Quino Addition to the South County Subarea Plan Overview


Quino checkerspot butterfly (Quino) is a federally endangered butterfly species native to Southern California with populations in southern San Diego County. Quino is not included as a Covered Species in the Multiple Species Conservation Program’s (MSCP) South County Subarea Plan because not enough was known about local Quino populations at the time of adoption of the South County Subarea Plan in 1997.

Since 1997, more has been learned about local Quino populations while development pressure has grown in southern San Diego County. These factors provide the information and added impetus to add Quino as a Cover Species under the South County Subarea Plan, through the Quino Addition. 

MSCP Background

The MSCP is a long-term, regional habitat conservation program that protects sensitive species’ habitats while providing economic growth opportunities in San Diego County.

The County of San Diego’s (County) MSCP is comprised of three separate MSCP Plans covering unincorporated regions of San Diego: South County Subarea Plan, North County Plan, and East County Plan. A key component of each MSCP Plan is its Covered Species list that identifies species in each Plan Area in need of habitat protection.

The Covered Species list includes species that are either currently listed as threatened or endangered under the California or Federal Endangered Species Acts or may become listed during the term of the MSCP Plan. These species will be “covered” by the County’s incidental take permit. This means projects that comply with the MSCP Plan will not need separate incidental take permits from the California Department of Fish and Wildlife or the U.S. Fish and Wildlife Service (Wildlife Agencies) for potential impacts to Covered Species. Projects will need to demonstrate conformance with the MSCP Plan by complying with the Biological Mitigation Ordinance.

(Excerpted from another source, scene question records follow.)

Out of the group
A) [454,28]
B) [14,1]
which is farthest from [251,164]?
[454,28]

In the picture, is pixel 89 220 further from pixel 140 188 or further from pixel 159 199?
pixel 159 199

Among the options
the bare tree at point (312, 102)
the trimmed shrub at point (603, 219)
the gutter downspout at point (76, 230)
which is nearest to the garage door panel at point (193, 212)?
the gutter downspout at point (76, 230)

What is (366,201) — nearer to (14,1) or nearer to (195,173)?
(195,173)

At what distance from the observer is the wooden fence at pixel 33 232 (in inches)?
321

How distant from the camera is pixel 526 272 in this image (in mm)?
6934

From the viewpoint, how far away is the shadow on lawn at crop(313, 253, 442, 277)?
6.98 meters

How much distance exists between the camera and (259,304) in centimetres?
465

The South County Subarea Plan, adopted in 1997 and permitted in 1998, is currently the only adopted MSCP Plan for the County. It includes 85 species on its Covered Species list. The federally endangered Quino is not currently included on the South County Subarea Plan’s Covered Species list because too little was known about local Quino populations to properly assess conservation needs and potential impacts for the species.

Quino Addition

To add Quino as a Covered Species under the South County Subarea Plan, the County is preparing a Quino Addition to the South County Subarea Plan. The knowledge gained about local Quino populations, since the adoption of the South County Subarea Plan, allows the County to move forward with the Quino Addition. Development pressure in the South County Plan Area, especially in locations of known Quino populations and habitat, adds to the need for the Quino Addition in order to provide regional conservation strategies for Quino.

The Quino Addition’s key purpose is to add Quino as a Covered Species to the South County Subarea Plan. To fulfill this purpose, the Quino Addition will focus on Quino-specific components needed to assess impacts and provide conservation for Quino. These Quino-specific components include the Conservation Analysis, the Conservation Strategy, monitoring and management protocols, and implementing tools.

The Conservation Analysis will assess how to best conserve Quino populations by evaluating Quino population status and trends; potential Quino habitat within the South County Subarea; and potential impacts from development, covered activities, and other threats. The Conservation Analysis will inform the creation of the Conservation Strategy’s goals and objectives.

The Conservation Strategy is based on the biological needs of Quino. It defines what the County is committing to for conserving local Quino populations and receiving an incidental take permit. The goals of the Conservation Strategy serve as guiding principles to describe desired future conditions for local Quino populations. The objectives of the Conservation Strategy outline how to achieve the goals and provide direction for determining monitoring and management needs. Additionally, there will be specific conservation measures dictating how to carry out the goals and objectives such as avoiding impacts through project design and restoration of degraded habitat.

Monitoring of Quino populations and habitat will measure progress toward achieving the Conservation Strategy’s goals and objectives. Baseline surveys will be conducted to provide baseline data on the distribution of Quino and Quino habitat. Long-term Quino and Quino habitat monitoring will be conducted to enhance knowledge on long-term Quino population trends, Quino habitat requirements, and the quality and quantity of Quino habitat over time. Information gathered from monitoring will inform management needs for Quino populations and habitat. Management will primarily focus on maintaining and enhancing native habitat suitable for Quino occupancy.

Implementing tools for the Quino Addition include the Biological Mitigation Ordinance (BMO) and funding for acquisition, monitoring, and management of the South County Subarea Plan. The BMO guides mitigation and establishes preserve design criteria. Funding costs are broken down into two main categories: 1.) one-time implementation costs, such as land acquisition and baseline surveys and 2.) recurring costs such as biological monitoring and management.